Jim Bullock propose une façon élégante de couper les ponts avec un client. « Lorsqu’il se plaint que vous n’avez pas agréé à sa demande, que vous l’avez fait tardivement ou encore que vous avez commis une erreur, reconnaissez qu’il entretient de grandes attentes et qu’il est méticuleux, remarques plus flatteuses que négatives. Vous pourrez ainsi ajouter : « Un client de votre calibre a droit au service empressé et attentionné d’un conseiller autre que moi. »
« Le client reçoit alors la remarque comme un compliment » , poursuit M. Bullock. « Le moment est particulièrement bien choisi de vous retirer si vous connaissez un collègue disposé à se charger du dossier.

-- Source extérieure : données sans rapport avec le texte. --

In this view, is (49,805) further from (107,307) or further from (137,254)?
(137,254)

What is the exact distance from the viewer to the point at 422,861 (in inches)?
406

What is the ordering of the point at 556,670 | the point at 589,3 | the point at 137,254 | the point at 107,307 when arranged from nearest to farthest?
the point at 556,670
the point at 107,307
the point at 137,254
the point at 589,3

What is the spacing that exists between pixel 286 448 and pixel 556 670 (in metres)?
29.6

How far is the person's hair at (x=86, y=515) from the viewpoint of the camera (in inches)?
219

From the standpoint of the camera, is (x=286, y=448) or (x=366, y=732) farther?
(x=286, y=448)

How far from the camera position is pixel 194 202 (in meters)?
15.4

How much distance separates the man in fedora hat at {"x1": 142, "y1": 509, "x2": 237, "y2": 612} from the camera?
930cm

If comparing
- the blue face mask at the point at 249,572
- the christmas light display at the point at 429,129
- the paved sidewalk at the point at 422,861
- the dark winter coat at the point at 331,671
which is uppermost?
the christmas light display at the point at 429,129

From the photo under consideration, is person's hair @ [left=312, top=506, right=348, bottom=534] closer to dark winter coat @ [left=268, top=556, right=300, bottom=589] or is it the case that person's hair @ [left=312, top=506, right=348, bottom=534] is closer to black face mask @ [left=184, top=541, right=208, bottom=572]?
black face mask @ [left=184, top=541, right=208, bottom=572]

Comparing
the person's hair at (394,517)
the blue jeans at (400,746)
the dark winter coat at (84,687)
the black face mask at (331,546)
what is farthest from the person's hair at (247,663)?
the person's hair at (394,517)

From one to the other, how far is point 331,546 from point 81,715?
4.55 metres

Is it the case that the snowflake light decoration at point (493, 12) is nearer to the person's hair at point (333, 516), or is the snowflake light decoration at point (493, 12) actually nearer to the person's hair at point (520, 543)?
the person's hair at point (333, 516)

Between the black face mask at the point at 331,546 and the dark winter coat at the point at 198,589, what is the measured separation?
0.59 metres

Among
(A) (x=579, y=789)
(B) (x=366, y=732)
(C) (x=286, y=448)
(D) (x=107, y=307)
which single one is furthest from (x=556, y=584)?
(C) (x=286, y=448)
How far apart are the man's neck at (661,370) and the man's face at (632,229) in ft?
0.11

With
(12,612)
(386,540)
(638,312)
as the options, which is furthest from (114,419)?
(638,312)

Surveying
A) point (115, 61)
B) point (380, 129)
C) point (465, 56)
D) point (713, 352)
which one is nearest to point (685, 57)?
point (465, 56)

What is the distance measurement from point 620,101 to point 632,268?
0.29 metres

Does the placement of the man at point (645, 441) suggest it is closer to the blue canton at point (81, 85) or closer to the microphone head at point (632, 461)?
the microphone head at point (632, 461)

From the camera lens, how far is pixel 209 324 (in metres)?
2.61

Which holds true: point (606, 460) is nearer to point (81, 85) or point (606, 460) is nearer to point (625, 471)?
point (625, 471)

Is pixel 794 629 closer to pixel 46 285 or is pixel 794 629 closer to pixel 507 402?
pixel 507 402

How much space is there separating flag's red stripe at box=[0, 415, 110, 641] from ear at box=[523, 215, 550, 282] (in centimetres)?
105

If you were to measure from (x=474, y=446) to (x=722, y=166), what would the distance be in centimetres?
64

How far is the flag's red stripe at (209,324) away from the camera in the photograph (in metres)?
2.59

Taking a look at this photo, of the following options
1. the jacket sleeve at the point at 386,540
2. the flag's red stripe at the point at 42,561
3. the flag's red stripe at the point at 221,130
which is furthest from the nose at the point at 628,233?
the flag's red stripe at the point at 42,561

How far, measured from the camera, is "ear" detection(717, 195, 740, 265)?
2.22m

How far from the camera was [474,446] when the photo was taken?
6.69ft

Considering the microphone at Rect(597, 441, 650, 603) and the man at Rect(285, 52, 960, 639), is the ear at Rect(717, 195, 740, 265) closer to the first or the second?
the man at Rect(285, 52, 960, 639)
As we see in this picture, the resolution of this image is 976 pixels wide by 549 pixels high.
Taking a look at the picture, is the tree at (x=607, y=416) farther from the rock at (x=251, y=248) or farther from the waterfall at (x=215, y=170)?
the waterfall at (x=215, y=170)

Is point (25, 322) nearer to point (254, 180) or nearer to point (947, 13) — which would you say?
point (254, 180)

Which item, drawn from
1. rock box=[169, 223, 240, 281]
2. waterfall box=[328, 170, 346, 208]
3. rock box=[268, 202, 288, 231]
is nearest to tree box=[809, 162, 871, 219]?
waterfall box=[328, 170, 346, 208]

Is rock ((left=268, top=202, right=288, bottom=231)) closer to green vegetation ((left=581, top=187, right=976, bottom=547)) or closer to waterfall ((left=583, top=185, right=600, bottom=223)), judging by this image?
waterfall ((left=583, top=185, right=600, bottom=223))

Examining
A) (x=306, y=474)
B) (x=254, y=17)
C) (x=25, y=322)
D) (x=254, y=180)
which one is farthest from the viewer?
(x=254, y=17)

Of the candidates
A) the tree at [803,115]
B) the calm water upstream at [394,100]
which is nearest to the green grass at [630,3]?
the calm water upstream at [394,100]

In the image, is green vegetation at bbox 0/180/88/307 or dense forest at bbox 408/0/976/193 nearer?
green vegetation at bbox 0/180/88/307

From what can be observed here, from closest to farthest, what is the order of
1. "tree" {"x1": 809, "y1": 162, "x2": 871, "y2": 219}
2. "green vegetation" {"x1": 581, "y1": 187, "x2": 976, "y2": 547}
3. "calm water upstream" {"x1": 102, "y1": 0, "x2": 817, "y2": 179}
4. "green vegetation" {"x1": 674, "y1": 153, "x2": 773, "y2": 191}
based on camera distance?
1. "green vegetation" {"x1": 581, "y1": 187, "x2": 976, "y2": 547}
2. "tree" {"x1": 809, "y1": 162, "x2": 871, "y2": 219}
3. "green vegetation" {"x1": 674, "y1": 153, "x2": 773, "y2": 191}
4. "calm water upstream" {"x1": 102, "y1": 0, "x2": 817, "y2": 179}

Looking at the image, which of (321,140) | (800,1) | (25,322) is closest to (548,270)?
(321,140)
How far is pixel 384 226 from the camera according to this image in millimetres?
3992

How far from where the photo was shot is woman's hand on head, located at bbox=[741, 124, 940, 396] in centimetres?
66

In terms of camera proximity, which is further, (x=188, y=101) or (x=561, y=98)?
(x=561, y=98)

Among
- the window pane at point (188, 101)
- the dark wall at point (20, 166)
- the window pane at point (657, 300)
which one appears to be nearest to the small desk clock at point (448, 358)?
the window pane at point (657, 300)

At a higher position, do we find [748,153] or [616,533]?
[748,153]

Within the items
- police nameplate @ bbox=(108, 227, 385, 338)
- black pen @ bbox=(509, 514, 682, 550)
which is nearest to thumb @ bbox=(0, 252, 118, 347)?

Un nouveau représentant sera heureux de profiter de cette occasion d’affaires, parce qu’un client, même difficile, est préférable à aucun client. »
Question de tact
Toujours à la lumière du même cas, Jim Bullock insiste sur le fait qu’un conseiller financier doit démontrer beaucoup de tact afin que le client ne colporte pas de mauvais commentaires à son sujet. « Il arrive souvent que vos clients proviennent du même milieu professionnel. Dans mon cas, ma clientèle est formée de médecins. Si vous vous conduisez mal avec l’un d’entre eux, soyez assuré qu’il s’empressera de transmettre le message à ses confrères. »
Enfin, dans le processus de retrait d’un client de son bloc d’affaires, le registraire du Peel Institute recommande de conserver quand même son dossier, « puisque dans une certaine mesure, vous pourriez devoir aider le client ou encore avoir à vous défendre. »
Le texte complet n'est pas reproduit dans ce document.